# [Text extract]
--*--
4th August, 1953
Japan’s Accession to GATT
Japan as a country receiving m.f.n. as a right under GATT would present difficulties in relation to protection of Australian industry and UK export interests in this country.
Japan now is and was for some years before the trade dispute Australia’s second most important market, mainly for wool. The UK is our most important market for wool and a wide range of commodities.
The difficulties in relation to Australian industry would arise where a commitment had been taken to any country under GATT not to increase the duty. Release from the commitments would involve counter-concessions to the other countries concerned, and to Japan where she established her ‘substantial interest’.
When the duty was increased on any commodity, difficulties in relation to the UK would arise, because of the general commitment under GATT to freeze preferential margins. The Department of Trade and Customs would assume that with margins (particularly those on textiles) frozen, duties at the level sufficient to protect Australian industry against Japan would entirely kill UK trade.
--*--
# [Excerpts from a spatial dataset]
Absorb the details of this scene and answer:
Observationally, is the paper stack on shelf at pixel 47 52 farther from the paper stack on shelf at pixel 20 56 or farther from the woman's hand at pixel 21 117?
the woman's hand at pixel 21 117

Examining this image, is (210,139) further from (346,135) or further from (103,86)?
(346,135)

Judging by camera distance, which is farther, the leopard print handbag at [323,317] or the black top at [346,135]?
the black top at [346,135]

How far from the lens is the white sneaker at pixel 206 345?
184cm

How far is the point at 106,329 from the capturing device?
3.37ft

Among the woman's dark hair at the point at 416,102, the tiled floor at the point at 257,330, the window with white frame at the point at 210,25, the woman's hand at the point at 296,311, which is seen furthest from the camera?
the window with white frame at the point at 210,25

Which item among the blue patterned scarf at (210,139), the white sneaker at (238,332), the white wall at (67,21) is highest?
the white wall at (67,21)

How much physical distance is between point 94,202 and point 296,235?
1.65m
--*--
# [Goal]
List every country mentioned in the text on Japan's accession to GATT.

# [Written response]
Japan, Australia, the UK